Agreed, @Augustlan. Remember at the start of “The iron Lady” how the elderly Margaret Thatcher was treated at the grocery shop?
Okay, I’m a horndog. Does my Johnson work at 90? I’m standing in for ucme.
I’d pick A also. I don’t have children, but I have lots of nieces and nephews. I’d like to see them grow up.
Oh screw it, you know I don’t have any class at times. Floyd and Mabel, the 90 year old couple are going at it one night. Floyd says “Mabel you’re flat as hell and tight as ever.” Mabel says “Floyd, get off my back.”
@Adirondackwannabe For the sake of argument, let’s say it stopped working in your 70s. Would you want the extra three decades, or would you rather just drop dead at 41 without them?
@SavoirFaire I have some amazing friends and family. It can fall off for all I care, (which reminds me of another bad joke), I like watching them grow up. I’ll take what I get.
A because I know, being way past 40, that it’s a lot better. Even the shit that has happened the last 15 years is a lot better than the alternative.
If you did what one can do in 90 years in only 40 years, then you must’ve rushed your life. Enjoying life is more important. I’d take letter A. The downside is that I’d risk outliving people.
My understanding of the 40 year old and the 90 year old is that neither knows they’ll die in a year, but without a doubt, they will. Therefore, from an objective point of view, in both cases one has 1 year left to go.
This is actually an interesting question from an economical point of view. The quality of life of the 40 year old will likely be better.
Anyways… choice is easy… would you rather have 1 year as a 40 year old or 1 year as a ninety year old? ... I’ll go for my forties. (And I’d be dead by now.)

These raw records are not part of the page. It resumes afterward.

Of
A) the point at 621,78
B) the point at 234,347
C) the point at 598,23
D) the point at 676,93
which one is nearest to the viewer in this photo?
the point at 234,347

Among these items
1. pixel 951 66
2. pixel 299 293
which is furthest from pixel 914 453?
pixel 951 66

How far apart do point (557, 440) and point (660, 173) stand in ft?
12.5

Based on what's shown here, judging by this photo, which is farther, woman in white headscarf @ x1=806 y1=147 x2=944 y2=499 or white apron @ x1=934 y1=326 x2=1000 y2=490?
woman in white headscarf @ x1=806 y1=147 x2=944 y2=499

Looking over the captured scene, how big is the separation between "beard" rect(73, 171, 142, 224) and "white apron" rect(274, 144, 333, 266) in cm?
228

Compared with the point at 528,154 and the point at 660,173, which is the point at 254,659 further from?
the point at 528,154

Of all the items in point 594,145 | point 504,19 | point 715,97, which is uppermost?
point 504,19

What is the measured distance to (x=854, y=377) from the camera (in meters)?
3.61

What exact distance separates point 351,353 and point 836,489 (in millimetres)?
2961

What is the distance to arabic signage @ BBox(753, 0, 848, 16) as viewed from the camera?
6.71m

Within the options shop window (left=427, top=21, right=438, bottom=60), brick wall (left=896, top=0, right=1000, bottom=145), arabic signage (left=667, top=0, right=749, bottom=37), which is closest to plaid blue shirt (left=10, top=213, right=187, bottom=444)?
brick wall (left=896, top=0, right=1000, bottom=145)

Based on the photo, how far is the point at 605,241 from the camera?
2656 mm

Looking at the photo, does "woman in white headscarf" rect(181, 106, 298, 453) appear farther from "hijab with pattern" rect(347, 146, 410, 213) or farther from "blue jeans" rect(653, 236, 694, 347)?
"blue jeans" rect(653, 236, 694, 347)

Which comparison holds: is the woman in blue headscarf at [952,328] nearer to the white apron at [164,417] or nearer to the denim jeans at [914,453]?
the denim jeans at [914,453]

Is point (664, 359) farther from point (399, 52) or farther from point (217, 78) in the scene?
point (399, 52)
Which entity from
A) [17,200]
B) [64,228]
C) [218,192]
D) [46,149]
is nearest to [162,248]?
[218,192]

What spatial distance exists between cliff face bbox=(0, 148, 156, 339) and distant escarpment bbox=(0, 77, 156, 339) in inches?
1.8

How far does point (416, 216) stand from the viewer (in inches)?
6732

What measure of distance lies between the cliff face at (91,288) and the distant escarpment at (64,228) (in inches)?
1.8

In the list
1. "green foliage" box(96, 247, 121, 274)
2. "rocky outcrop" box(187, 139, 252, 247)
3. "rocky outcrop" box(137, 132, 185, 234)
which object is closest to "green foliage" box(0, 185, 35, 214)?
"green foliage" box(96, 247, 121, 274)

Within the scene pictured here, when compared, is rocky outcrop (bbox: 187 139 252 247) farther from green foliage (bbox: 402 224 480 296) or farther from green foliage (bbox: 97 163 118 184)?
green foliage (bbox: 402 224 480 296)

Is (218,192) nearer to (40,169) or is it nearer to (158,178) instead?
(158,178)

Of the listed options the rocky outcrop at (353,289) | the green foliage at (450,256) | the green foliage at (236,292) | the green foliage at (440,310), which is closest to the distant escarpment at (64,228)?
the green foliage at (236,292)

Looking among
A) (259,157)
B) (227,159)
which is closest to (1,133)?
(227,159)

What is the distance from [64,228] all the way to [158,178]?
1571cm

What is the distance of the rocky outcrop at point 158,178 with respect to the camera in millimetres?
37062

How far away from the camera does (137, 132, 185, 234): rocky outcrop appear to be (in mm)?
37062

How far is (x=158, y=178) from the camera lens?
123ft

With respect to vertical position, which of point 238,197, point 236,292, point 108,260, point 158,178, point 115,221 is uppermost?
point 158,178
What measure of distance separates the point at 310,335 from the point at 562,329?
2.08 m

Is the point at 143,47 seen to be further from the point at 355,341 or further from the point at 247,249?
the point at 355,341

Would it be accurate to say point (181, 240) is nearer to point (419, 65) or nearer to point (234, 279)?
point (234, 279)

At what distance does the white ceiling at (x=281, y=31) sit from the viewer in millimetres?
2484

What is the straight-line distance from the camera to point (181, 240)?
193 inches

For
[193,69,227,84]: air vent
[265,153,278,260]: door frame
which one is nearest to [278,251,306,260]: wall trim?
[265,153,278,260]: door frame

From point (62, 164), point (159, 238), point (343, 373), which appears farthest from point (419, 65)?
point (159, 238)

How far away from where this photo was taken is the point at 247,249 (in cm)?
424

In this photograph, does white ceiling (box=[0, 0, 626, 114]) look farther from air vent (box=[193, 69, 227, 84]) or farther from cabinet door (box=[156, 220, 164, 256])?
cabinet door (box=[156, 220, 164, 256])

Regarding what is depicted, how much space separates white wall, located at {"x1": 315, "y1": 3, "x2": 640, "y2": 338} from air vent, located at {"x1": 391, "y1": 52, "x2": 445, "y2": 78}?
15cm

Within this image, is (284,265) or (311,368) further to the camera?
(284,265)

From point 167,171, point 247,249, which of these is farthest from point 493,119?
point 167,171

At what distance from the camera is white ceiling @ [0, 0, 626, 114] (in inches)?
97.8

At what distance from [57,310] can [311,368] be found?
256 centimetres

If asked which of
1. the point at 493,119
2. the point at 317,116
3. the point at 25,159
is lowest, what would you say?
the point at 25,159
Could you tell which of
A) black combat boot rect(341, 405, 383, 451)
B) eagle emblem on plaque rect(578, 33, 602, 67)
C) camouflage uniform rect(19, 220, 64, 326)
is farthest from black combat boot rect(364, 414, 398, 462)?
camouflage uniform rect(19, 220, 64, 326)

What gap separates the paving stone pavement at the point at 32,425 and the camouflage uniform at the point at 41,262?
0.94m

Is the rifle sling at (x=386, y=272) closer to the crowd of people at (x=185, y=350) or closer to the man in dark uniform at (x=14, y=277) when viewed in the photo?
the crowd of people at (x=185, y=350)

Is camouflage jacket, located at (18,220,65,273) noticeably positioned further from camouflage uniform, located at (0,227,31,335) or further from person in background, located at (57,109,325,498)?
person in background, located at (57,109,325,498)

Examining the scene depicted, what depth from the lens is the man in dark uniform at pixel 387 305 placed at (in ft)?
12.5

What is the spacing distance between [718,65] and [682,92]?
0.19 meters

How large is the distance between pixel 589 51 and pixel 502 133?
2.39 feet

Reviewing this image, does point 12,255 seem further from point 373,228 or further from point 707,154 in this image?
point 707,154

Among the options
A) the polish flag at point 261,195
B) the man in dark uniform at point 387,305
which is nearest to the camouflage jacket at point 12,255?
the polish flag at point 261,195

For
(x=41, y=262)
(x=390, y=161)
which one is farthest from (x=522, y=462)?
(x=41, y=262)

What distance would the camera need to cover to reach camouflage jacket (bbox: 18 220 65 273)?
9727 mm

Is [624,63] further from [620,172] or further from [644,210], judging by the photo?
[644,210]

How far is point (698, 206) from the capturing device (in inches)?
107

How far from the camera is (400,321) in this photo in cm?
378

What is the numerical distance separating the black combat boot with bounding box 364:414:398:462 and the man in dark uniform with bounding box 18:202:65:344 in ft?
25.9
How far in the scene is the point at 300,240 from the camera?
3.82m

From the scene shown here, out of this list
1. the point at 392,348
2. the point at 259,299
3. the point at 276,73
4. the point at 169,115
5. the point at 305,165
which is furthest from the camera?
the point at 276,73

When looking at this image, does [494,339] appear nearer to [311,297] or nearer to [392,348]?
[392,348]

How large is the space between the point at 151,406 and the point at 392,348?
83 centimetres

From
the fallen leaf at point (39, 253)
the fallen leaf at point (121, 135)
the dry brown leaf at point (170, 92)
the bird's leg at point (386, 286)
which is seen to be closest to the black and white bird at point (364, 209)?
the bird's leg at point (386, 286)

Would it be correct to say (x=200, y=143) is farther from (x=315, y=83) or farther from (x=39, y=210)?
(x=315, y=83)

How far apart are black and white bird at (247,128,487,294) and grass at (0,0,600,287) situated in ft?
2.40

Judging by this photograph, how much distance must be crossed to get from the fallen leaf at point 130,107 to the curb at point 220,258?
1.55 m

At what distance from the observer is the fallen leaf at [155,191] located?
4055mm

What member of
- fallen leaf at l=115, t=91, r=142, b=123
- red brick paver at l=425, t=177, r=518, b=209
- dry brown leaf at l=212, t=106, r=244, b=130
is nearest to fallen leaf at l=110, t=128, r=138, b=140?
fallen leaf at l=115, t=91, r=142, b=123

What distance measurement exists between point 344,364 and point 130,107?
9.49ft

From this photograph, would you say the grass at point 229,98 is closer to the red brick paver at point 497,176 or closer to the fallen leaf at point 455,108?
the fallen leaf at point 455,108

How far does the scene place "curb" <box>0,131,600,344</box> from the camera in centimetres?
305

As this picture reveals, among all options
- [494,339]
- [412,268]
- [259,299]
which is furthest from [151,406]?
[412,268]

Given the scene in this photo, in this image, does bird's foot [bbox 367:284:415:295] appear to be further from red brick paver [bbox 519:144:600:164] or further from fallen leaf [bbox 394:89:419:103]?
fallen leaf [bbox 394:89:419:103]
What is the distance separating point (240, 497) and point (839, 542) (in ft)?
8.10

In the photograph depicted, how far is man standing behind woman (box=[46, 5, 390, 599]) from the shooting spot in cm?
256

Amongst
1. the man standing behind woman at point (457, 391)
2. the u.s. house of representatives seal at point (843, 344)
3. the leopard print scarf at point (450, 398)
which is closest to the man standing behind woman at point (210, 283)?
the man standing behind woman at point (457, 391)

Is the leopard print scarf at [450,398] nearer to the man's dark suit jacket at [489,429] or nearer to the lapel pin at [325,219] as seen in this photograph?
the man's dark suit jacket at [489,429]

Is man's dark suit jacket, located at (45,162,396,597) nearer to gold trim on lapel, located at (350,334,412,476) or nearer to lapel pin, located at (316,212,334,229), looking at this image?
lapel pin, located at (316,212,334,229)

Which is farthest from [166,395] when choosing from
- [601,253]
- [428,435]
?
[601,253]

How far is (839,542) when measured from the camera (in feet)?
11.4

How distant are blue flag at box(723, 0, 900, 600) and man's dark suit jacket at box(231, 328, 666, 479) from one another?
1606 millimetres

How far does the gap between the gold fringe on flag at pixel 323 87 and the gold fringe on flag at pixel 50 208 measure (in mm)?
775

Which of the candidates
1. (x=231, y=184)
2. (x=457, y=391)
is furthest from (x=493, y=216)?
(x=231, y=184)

@whitenoise you have it right. Of course, at 90 there is the expectation that death could be any time despite health. A reasonably mature 40 would likely also believe that death could come unexpectedly, but not with the surety of nearing the extremes of human aging like a 90 certainly would.
This is either a benefit or curse for either age. I apologize to anyone in their golden years that my comments might cause discomfiture.